Clarice Lispector se tituló como abogada de la Facultad de Derecho de la Universidad de Río de Janeiro en 1939, de la que sentía orgullosa, hasta que se empezaron a realizar prácticas que ella consideró discriminatorias, como aplicar un difícil examen de admisión a todos los aspirantes. Un momento que no olvida es el de un grupo considerable de jóvenes de ambos sexos abrazándose entre sí –aunque no se conocían- ante la desgracia de no ver sus nombres en las listas de “agraciados”, y ella misma uniéndose a la repartición de abrazos de mutuo consuelo para luego escribir una furibunda diatriba sobre lo que consideró una canallada. Clarice ejerció por muy poco tiempo su carrera. La abandonó al casarse con el diplomático Maury Gurgel Valente (al que nunca menciona por su nombre en sus crónicas), a quien conoció en la misma facultad, para dedicarse al hogar. Hay quienes afirman que lo hizo porque invariablemente salía llorando de sus entrevistas en prisión con las pobres mujeres a quienes defendía de tremendas injusticias. Clarice publicó su primera novela, Cerca del corazón salvaje, que había empezado a escribir a los diecinueve años, contando veintiuno, universitaria aún y poco antes de casarse. No hay indicios de que su esposo se haya opuesto al libre ejercicio de su escritura, lo cual no significa que haya sido miel sobre hojuelas pues en medio de una estancia europea, en 1959, Clarice rompió con él para regresar a Río donde buscó independizarse a través del periodismo. Al año siguiente publicaría su primer libro de relatos con relativo éxito, Lazos de familia, pero sería hasta 1963 que publicaría la novela destinada a convertirse en su obra maestra, La pasión según G.H, que, se cuenta, escribió en un rapto de lo que pudiera llamarse “inspiración”
Curiosamente, aunque habla poco de sí misma en sus crónicas conocemos lo más íntimo de una mujer: su tierna relación con sus dos hijos varones, su tendencia a besarlos cuarenta veces a cada uno como buena madre de origen ruso. Episodios dolorosos de su adolescencia que dieron lugar a relatos como “Felicidad clandestina” (que es también el título de su tercer libro de cuento, publicado en 1971), la escritora brasileña Clarice Lispector plantea una circunstancia que pudiera interpretarse como una alegoría del despertar sexual de una adolescente, uno de los temas más recurrentes –y más infortunados para las personajes-en su narrativa. Si nos atenemos a una anécdota casi idéntica que aparece en su compilación de crónicas periodísticas, Revelación de un mundo (Adriana Hidalgo Editores, Buenos Aires, 2005, 2da Edición) y al hecho de que la protagonista posee las mismas características físicas de la autora -alta, delgada y rubia- pudiéramos suponer que se trata de los pocos relatos autobiográficos de una mujer que hizo de la palabra misterio su premisa literaria y acaso vital. La protagonista de “Felicidad clandestina”, tiene una amiga envidiosa cuya única gracia consiste en ser hija del dueño de una librería. Esta chica sin nombre mantiene en vilo a la jovencita rubia con la falsa promesa de prestarle, ¡algún día!, un libro titulado El reinado de naricita, de Monteiro Lobato, autor brasileño para niños y uno de los favoritos de Clarice, junto con Dovstoievsky y Hesse. Tras someterse a una cadena de humillaciones a manos de la hija gorda del librero, la protagonista es rescatada por la madre de la malvada que termina prestándole indefinidamente –esto es: regalándole- el libro en discordia. La frase final, como toda frase que cierre un relato de Clarice, arranca al lector algo más que el aliento: “Ya no era una niña más con un libro: era una mujer con su amante.”

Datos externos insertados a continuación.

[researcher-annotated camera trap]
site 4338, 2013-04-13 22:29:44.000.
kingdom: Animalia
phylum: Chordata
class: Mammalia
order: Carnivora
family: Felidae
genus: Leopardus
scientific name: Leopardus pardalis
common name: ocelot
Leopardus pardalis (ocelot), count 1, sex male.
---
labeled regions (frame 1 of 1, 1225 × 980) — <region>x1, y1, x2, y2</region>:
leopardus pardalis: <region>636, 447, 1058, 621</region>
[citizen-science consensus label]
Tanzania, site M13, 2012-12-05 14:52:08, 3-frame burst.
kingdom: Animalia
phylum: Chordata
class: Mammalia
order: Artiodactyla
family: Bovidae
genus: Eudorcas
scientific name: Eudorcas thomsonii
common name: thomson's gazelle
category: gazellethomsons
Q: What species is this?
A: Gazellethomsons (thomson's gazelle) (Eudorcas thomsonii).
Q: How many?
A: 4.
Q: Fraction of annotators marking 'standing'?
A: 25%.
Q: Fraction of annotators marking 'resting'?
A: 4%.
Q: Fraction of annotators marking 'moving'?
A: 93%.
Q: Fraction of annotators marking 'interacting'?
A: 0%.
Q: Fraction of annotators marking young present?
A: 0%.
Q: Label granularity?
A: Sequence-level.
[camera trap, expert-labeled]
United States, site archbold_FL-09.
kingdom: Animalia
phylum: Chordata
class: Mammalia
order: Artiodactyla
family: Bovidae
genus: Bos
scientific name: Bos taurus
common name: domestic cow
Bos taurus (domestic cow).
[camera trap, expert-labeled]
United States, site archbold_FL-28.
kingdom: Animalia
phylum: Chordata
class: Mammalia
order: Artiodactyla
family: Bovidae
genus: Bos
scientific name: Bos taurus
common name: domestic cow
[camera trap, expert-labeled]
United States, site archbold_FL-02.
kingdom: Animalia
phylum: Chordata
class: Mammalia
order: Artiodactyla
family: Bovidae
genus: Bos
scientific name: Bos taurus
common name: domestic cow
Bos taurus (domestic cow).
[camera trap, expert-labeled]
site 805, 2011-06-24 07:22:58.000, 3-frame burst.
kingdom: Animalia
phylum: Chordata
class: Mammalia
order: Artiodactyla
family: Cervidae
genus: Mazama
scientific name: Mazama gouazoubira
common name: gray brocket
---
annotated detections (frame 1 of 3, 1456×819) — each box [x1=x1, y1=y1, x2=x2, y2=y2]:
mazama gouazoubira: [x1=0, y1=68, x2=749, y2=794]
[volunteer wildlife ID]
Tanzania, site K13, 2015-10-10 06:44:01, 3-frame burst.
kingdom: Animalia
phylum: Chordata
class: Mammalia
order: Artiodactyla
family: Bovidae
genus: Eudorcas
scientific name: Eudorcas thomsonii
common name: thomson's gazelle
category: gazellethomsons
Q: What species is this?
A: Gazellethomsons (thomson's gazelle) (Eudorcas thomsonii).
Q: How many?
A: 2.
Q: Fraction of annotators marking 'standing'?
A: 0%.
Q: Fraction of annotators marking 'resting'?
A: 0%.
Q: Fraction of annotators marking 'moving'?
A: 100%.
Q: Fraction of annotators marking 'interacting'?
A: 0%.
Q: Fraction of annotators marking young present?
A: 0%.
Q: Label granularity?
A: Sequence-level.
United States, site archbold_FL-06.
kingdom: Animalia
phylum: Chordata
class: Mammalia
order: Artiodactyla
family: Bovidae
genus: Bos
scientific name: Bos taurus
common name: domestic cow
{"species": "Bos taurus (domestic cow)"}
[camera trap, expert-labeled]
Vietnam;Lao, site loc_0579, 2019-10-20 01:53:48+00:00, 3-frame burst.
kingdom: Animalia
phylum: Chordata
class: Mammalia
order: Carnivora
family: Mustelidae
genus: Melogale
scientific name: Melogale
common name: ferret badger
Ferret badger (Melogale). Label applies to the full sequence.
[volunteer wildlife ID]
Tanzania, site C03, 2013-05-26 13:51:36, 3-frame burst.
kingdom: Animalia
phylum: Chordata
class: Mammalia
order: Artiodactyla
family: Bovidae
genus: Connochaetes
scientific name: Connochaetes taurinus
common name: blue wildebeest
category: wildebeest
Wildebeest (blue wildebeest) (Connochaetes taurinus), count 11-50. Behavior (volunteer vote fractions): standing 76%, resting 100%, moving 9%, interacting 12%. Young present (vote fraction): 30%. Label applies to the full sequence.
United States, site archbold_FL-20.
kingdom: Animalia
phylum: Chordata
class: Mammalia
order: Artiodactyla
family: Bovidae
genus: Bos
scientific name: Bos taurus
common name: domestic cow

Clarice Lispector, cuya enigmática mirada encierra la semi sonrisa de la Gioconda, es la más brasileña de los escritores brasileños no obstante haber nacido en Chechelnyk, Ucrania, el 20 de diciembre de 1920, y pertenecer a una ortodoxa familia judeo rusa con la emigró a Recife, Pernabumco, contando la futura escritora solo dos años. A los catorce, tras la muerte de su madre que la dejó dolorosamente tocada, Clarice y su padre emigraron a Río de Janeiro y la lectura se convirtió en su refugio a una pérdida que nunca consiguió superar.
En alguna de sus crónicas –“Restos de carnaval”-, incluida también en Revelación… narra su infortunado debut en el tradicional carnaval donde le ilusionaba vestir su disfraz de rosa y estrenar un lanzaperfume y arrojar confeti por tres días consecutivos, con tan mala suerte que su madre, convaleciente por el momento, empeoró y ella tuvo que correr a comprarla la medicina, arruinándose en el ínter, y los estrujones de la multitud que danzaba en las calles, el delicado disfraz de papel, “(…) en medio de las preocupaciones por mi madre enferma, nadie en casa tenía cabeza para el Carnaval de una niña. Pero yo le pedía a una de mis hermanas que enrulara mis cabellos lacios que me disgustaban tanto y tenía entonces la coquetería de ser dueña de cabellos ondulados al menos durante tres días al año. En estos tres días, además, mi hermana accedía a mi intenso sueño de ser una muchacha – casi no podía esperarse por la salida de una infancia vulnerable-y me pintaba la boca con rouge bien fuerte, pasándome también rubor por las mejillas. Entonces me sentía linda y femenina, y escapaba de la infancia.” (p. 62-63).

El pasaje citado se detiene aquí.